Graph Reinforcement Learning for Multi-Aircraft Conflict Resolution

The escalating density of airspace has led to sharply increased conflicts between aircraft. Efficient and scalable conflict resolution methods are crucial to mitigate collision risks. Existing learning-based methods become less effective as the scale of aircraft increases due to their redundant information representations. In this paper, to accommodate the increased airspace density, a novel graph reinforcement learning (GRL) method is presented to efficiently learn deconfliction strategies.
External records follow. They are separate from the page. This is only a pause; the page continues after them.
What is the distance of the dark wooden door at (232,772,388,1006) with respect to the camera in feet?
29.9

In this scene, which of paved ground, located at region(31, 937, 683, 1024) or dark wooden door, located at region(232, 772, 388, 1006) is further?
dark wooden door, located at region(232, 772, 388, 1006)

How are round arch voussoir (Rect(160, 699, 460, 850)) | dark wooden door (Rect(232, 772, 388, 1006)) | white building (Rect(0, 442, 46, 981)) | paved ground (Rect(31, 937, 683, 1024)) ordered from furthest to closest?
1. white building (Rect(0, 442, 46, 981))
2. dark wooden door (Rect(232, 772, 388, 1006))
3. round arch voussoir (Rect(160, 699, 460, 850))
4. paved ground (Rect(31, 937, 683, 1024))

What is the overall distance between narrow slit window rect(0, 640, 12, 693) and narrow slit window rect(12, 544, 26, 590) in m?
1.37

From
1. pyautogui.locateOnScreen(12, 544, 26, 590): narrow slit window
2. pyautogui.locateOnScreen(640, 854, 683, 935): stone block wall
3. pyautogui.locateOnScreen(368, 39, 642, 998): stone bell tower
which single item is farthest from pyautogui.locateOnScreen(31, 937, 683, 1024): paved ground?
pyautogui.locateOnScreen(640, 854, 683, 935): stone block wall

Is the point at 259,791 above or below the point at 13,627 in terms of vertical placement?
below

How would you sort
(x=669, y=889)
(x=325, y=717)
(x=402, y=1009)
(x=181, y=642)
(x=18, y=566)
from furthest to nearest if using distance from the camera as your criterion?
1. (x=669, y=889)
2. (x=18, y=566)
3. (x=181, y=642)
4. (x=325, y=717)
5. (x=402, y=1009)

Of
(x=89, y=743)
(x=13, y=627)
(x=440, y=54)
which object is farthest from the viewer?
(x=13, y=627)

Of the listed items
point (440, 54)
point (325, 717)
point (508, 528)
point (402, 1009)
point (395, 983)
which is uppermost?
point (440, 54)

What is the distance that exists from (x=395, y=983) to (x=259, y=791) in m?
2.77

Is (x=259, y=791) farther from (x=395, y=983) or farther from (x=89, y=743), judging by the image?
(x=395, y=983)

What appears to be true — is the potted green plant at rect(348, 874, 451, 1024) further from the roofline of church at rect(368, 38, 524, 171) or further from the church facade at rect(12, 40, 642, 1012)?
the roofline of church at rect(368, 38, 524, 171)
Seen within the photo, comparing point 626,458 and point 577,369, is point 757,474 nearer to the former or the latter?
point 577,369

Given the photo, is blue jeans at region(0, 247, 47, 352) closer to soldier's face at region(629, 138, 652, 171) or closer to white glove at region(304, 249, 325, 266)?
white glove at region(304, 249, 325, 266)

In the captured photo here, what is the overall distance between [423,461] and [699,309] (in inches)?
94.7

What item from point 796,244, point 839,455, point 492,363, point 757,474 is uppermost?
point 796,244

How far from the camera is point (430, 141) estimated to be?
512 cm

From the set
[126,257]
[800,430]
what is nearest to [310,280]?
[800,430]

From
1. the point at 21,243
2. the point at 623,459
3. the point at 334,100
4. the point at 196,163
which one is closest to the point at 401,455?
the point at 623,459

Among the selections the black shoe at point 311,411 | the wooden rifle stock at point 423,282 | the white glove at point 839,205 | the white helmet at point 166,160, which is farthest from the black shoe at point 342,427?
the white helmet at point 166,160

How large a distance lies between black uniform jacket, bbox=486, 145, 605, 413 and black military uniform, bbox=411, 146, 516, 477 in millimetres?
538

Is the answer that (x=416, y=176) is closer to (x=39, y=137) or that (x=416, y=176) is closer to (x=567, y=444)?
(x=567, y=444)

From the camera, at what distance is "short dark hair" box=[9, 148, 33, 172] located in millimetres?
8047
A time-evolving conflict graph is exploited to represent the local state of individual aircraft and the global spatiotemporal relationships between them. Equipped with the conflict graph, GRL can efficiently learn deconfliction strategies by selectively aggregating aircraft state information through a multi-head attention-boosted graph neural network. Furthermore, a temporal regularization mechanism is proposed to enhance learning stability in highly dynamic environments. Comprehensive experimental studies have been conducted on an OpenAI Gym-based flight simulator. Compared with the existing state-of-the-art learning-based methods, the results demonstrate that GRL can save much training time while achieving significantly better deconfliction strategies in terms of safety and efficiency metrics. In addition, GRL has a strong power of scalability and robustness with increasing aircraft scale.